Here is a theory (yep! call me crazy): When you part with someone you love…it becomes kind of obvious that you are going to be Mr./Miss/Mrs. gloomy for a plentiful days. You won’t get out of bed, you won’t eat right, you won’t mingle, you will possibly do all deplorable things to make you much worse than you are. At that point of time, it seems justified, a natural course of action. Like, yeah that person mattered to me, and I am literally down in the dumps without them.
But, how about doing the exact opposite? Say improving yourself for the ones you loved. Yeah let the gloominess phase out; if it doesn’t, limp, crawl, somehow, fight out of it. Sure, getting out of the bed seems like a hill to surmount. You are better than that, heck I am better than that. Wonder what it would be like, if you just sat and decided to be a better version of yourself. I mean what’s there to lose now right? Store the residuals in a locker or something. Do something good. Something fulfilling, that delights you. Take up some activity out of your comfort zone, learn something you are entirely new to. Imagine, if you ever meet this person somewhere down the lane, you could just smile and say, your love made me stronger.

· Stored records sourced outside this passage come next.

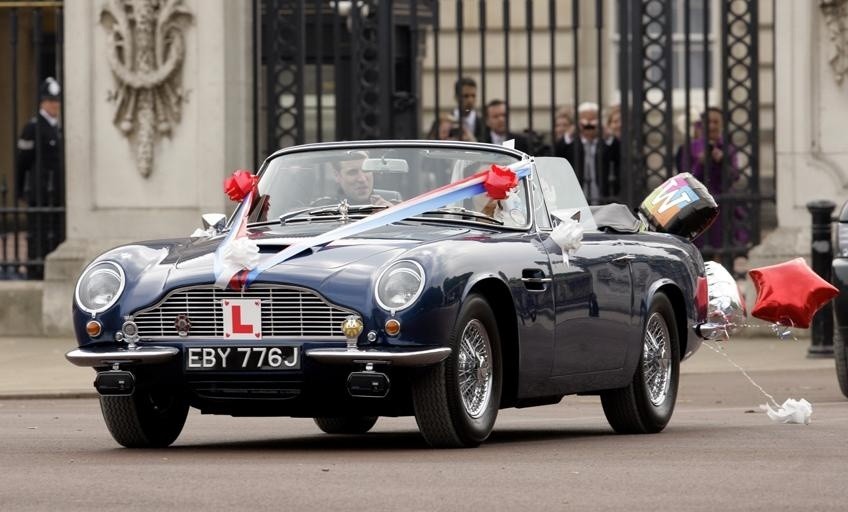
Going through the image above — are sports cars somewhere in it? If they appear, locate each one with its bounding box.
[62,136,714,449]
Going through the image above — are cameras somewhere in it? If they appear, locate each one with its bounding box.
[583,124,596,129]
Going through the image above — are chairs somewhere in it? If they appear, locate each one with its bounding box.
[373,189,401,206]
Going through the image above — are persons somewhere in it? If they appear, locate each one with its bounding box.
[329,150,403,213]
[13,74,65,278]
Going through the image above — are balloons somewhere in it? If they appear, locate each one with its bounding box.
[703,251,750,347]
[748,255,845,332]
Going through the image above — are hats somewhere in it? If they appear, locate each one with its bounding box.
[39,75,63,104]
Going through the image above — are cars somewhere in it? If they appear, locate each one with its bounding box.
[828,194,848,395]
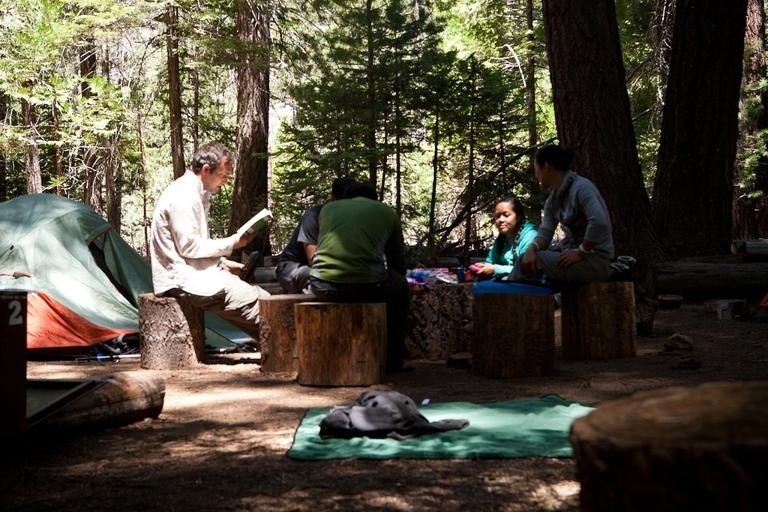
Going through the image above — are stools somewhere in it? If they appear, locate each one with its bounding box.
[560,281,638,361]
[258,294,317,374]
[294,302,387,387]
[471,281,555,379]
[138,292,204,370]
[569,379,768,512]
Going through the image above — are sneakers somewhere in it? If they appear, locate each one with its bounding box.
[385,360,415,374]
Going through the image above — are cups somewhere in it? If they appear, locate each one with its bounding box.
[451,268,464,283]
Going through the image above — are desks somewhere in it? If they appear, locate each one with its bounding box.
[400,280,474,365]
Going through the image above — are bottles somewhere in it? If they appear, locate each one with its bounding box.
[239,251,259,280]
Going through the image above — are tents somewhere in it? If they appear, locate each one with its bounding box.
[1,190,259,357]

It doesn’t always have to end on a bitter note.
Where there is a will, there is a way.
Such an old saying. I might have uttered it umpteen times since childhood. Never really ruminated over it though. It dawned on me today, like fifteen minutes back. I was hearing this pumped up song and the line went like “hai chaah toh, hai raasta”. And in my mind I was like oh! this is hindi version of the aforementioned quote.

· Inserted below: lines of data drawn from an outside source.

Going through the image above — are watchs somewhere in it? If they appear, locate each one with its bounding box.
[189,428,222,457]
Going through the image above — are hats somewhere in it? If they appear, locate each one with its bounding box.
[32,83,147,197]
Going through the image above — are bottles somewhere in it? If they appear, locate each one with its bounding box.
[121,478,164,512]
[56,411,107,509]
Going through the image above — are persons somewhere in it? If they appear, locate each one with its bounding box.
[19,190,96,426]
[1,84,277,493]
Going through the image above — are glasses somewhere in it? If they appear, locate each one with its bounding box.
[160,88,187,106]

Doesn’t it make sense? what actually matters is your will. (Yeah dorky mouth, that’s what the quote is famous for!) I’ll go ahead and say it anyway.
It might be a very miniscule will to change your bed sheets or do your laundry. Or a mighty hefty will to build your own house one day. Will to withstand tribulations. Will to overcome your anxiety phases. Will to be strong enough to let go. Will to smile each day. Will to decide, that even though life will try it’s best to break your bones, you will not give in.
You have the intentions that are not turning into actions?? Put some will to it my friend. :). Because if you have the will, you will most certainly find a way to do it.
I am looking forward to tomorrow…such a beautiful thought to end the day with.
I don’t know where my life is heading towards. I don’t have everything sorted out. I haven’t planned a millisecond ahead of this moment. I have nothing under control. I have no fucking clue. Infact I am clueless as the wind, on which direction to perambulate next. I live in the present. Yet, I look forward to tomorrow. Life ain’t bad.